Date

It is the Flower Moon of the year, the time when the sun warms the earth and the roses bloom. As it happens, I am also in what I would call the Flower Tide of my life. I used to think that the Flowering was an effortless opening, something that would gradually happen, like a single rose bud opening. I'm a little older now, and wiser. The Flower Tide is not that easy.

A single rose might gently open its heart to the warmth of the sun and never shrink back. But for the whole rose bush it's a different story. A wild rose grows in our garden climbing up a tree and producing a cascade of bright pink roses every summer. The roses grow in clusters and form a gorgeous wall of strong pink. Every day, buds open. But every day, a rose sheds its petals and dies.
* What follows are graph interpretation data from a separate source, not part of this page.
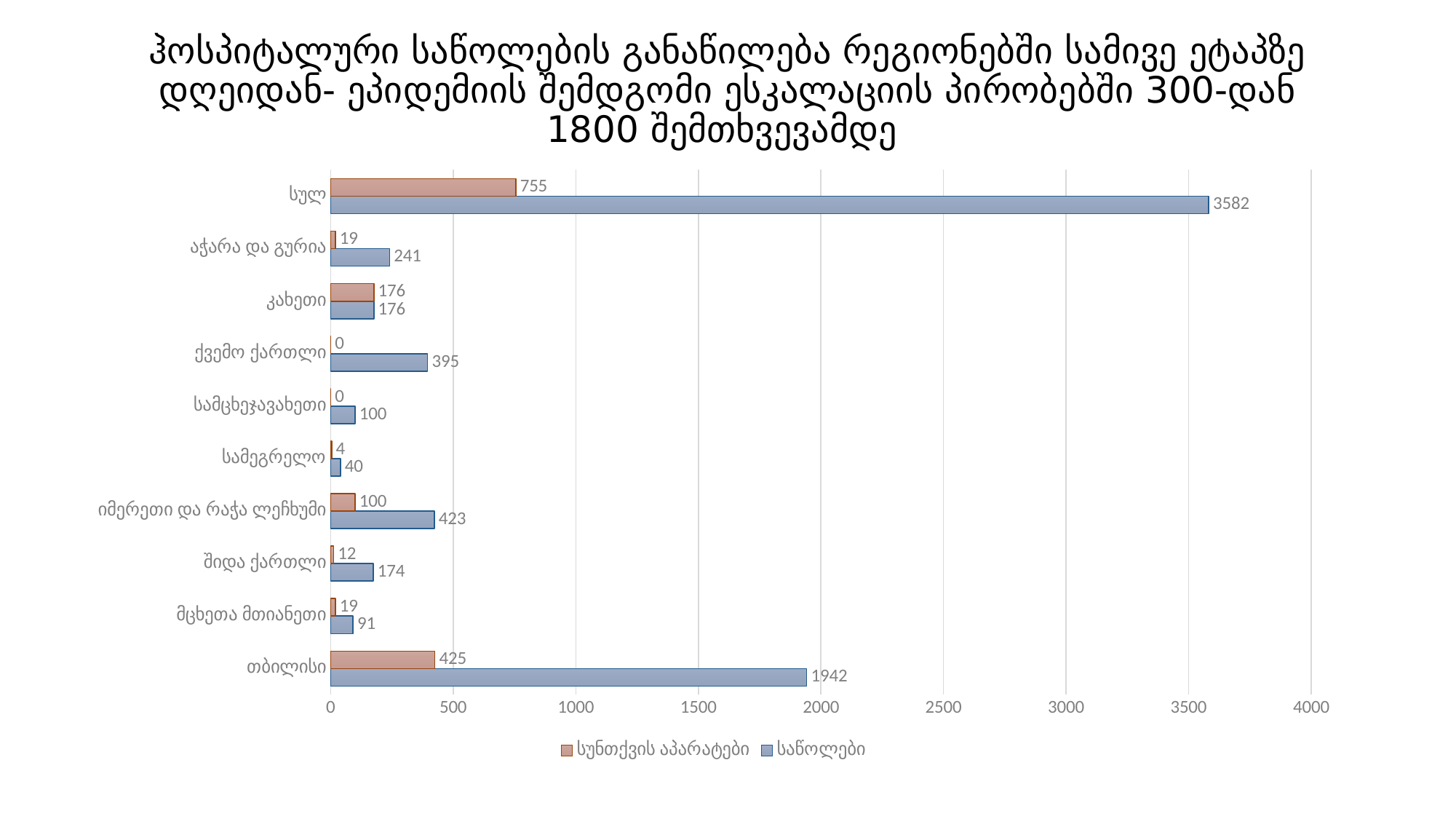
What is the value of სუნთქვის აპარატები for იმერეთი და რაჭა ლეჩხუმი? 100 What is the value of საწოლები for ქვემო ქართლი? 395 What is the value of სუნთქვის აპარატები for სულ? 755 Which is larger: the საწოლები value for აჭარა და გურია or for შიდა ქართლი? აჭარა და გურია What type of chart is shown on the slide? Bar chart Excluding the სულ row, which region has the highest value of საწოლები? თბილისი Which series is shown in blue in the legend? საწოლები What is the difference between the საწოლები values for თბილისი and იმერეთი და რაჭა ლეჩხუმი? 1519 How many series does the legend list? 2 Which region has the lowest value of საწოლები? სამეგრელო What is the value of საწოლები for თბილისი? 1942 How many categories are shown on the vertical axis? 10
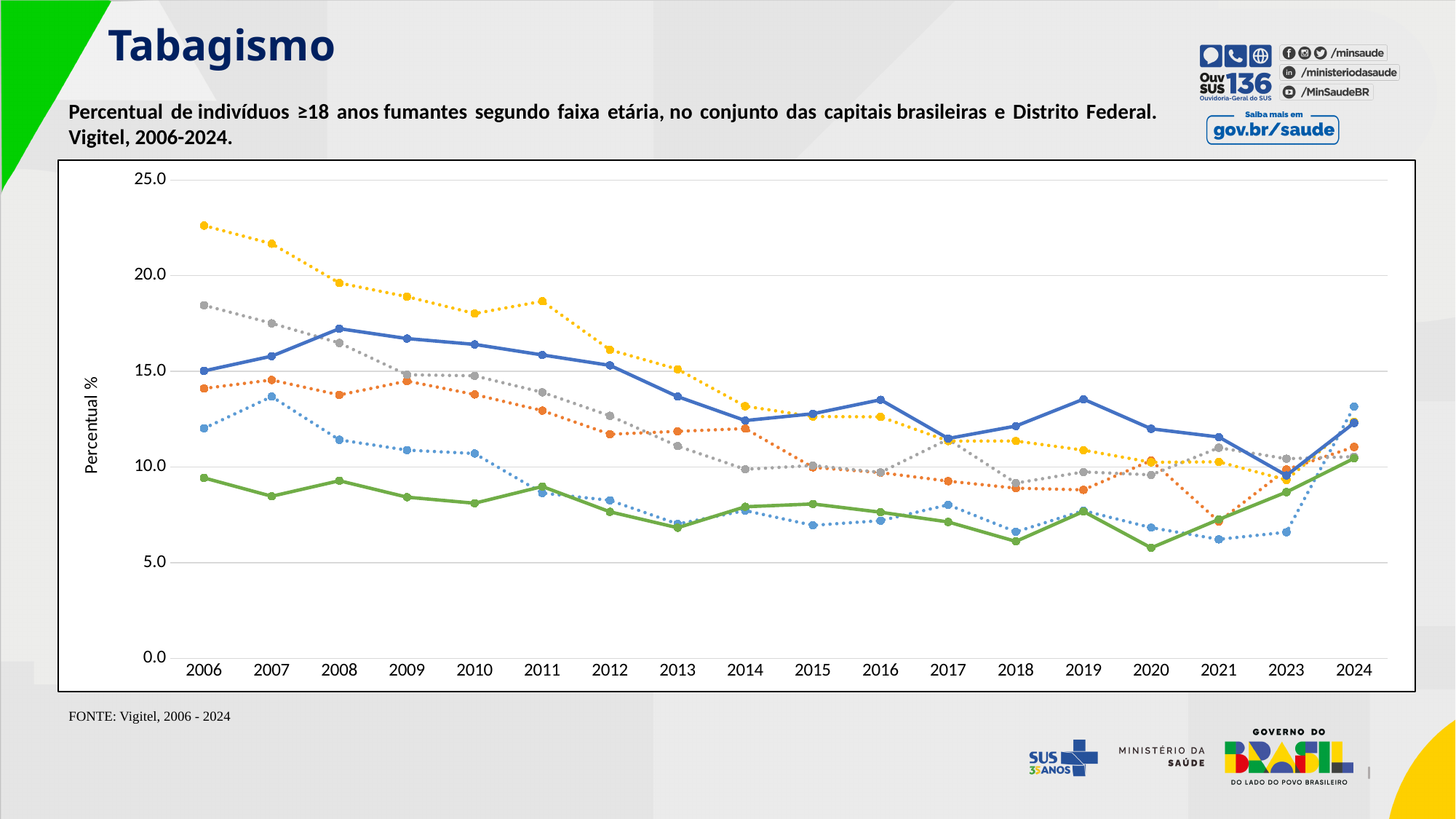
In 2006, which is higher: the yellow dotted line or the green solid line? the yellow dotted line What source is cited below the chart? FONTE: Vigitel, 2006 - 2024 How many years are shown on the x axis of the chart? 18 Is the value of the grey dotted line in 2014 greater or less than 15.0? less Is the value of the green solid line in 2020 greater or less than 10.0? less What is the label of the y axis of the chart? Percentual % Is the value of the yellow dotted line in 2006 greater or less than 20.0? greater Which line has the lowest value in 2006? the green solid line What kind of chart is shown on the slide? line chart Which line has the highest value in 2006? the yellow dotted line Does the yellow dotted line rise or fall from 2006 to 2023? fall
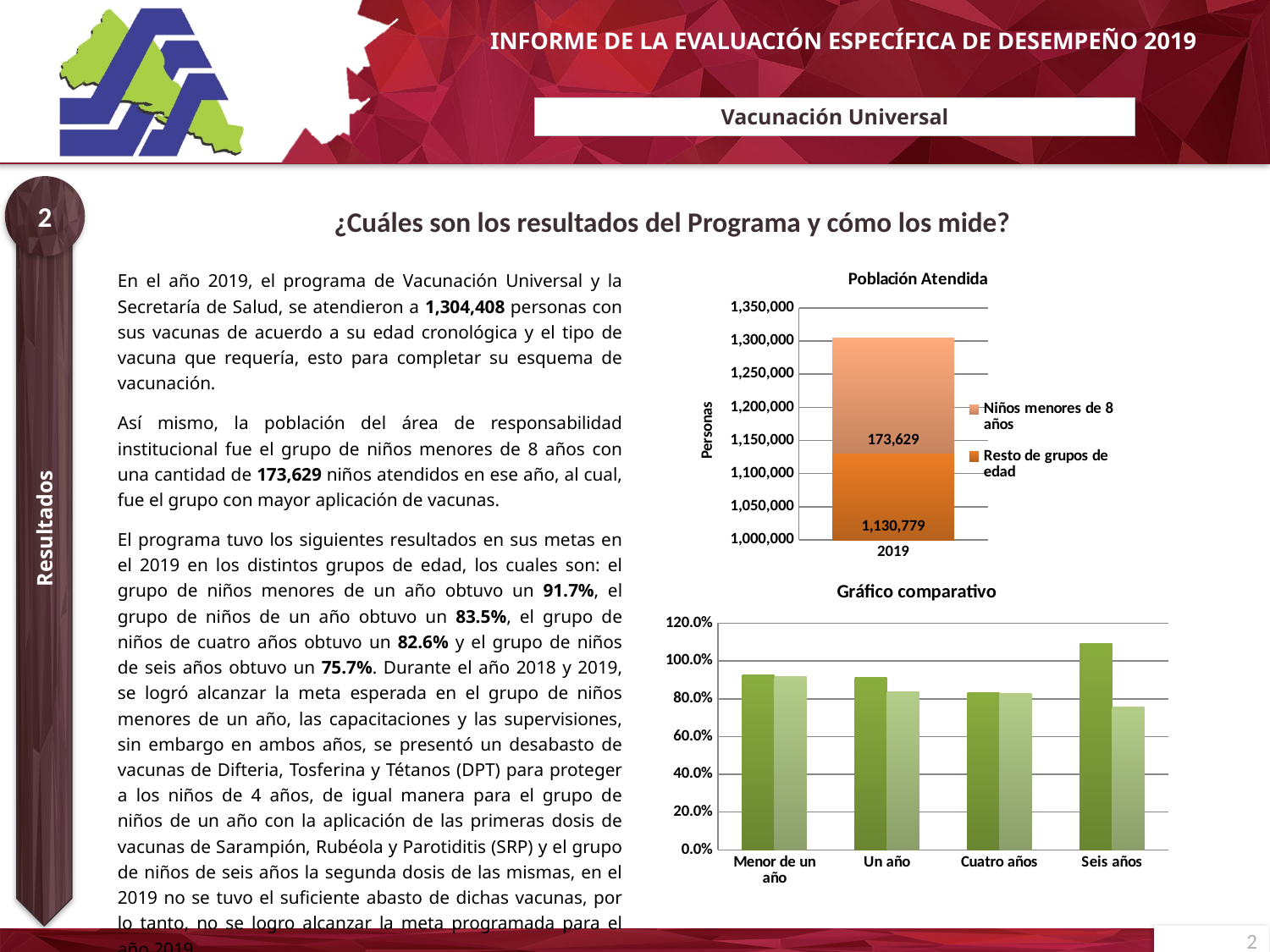
What kind of chart is the 'Gráfico comparativo'? Bar chart In the 'Gráfico comparativo' chart, is the dark green bar for 'Seis años' greater or less than 100.0%? greater In the 'Población Atendida' chart, how many series does the legend list? 2 In the 'Población Atendida' chart, what is the value for 'Resto de grupos de edad' in 2019? 1,130,779 In the 'Población Atendida' chart, which series is larger in 2019, 'Niños menores de 8 años' or 'Resto de grupos de edad'? Resto de grupos de edad In the 'Población Atendida' chart, what is the difference between 'Resto de grupos de edad' and 'Niños menores de 8 años'? 957,150 In the 'Población Atendida' chart, what is the value for 'Niños menores de 8 años' in 2019? 173,629 In the 'Gráfico comparativo' chart, which category has the highest dark green bar? Seis años In the 'Gráfico comparativo' chart, how many categories are shown on the x axis? 4 In the 'Gráfico comparativo' chart, do the light green bars rise or fall from 'Menor de un año' to 'Seis años'? fall In the 'Gráfico comparativo' chart, is the light green bar for 'Seis años' greater or less than 80.0%? less In the 'Población Atendida' chart, what is the total of the stacked bar for 2019? 1,304,408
This time of the year, near Midsummer, the whole world seems to flourish in a celebration of green with flowers of many colours. From a distance, it looks like a single opening up, a single reaching for the sun that only fades as autumn approaches. But when you look at it more closely, you see that every day the earth gives birth, but every day life also lets go and is absorbed back into the soil. The tide of summer is not a single, simple one. It contains many ebbs and flows.

So why should I expect my life to be any different? I used to expect myself to have an easy time of it in this tide of my life. When things seemed difficult, I would blame myself and think I wasn't doing it right somehow. But of course, as the wild rose shows me, it's unrealistic to expect a constant flowering. Nobody is on a high all the time. There are ebbs and flows in a human life, just like in nature. It is natural to have off days - even the odd off week. And I'm not doing it wrong. I am simply living my life.

So often, I get frustrated because things don't work out the way I expect. Even little things can disappoint me. Like days when I don't get done what I expected to achieve. Or I get stressed anticipating what might happen next. One of the things I am learning is to stay in the moment and not to expect anything. It makes for a much more peaceful life.

Accepting life as it comes is a very important lesson for me. Just to live in the moment and to give up fighting against what is. If I feel down, I can just be with that and breathe. Just sitting out in the garden, in the beauty of nature, and noticing the breeze, the birds, and those pink roses, is enough for that down feeling to seem much less important. And by not expecting anything from the future, it is much easier to be surprised by life and simply enjoy it.

I'm not saying any of this comes easily to me. It is a slow learning process. I don't even expect it'll ever be my natural way of being. But it is important to make the choice to be in my life as it happens, here and now.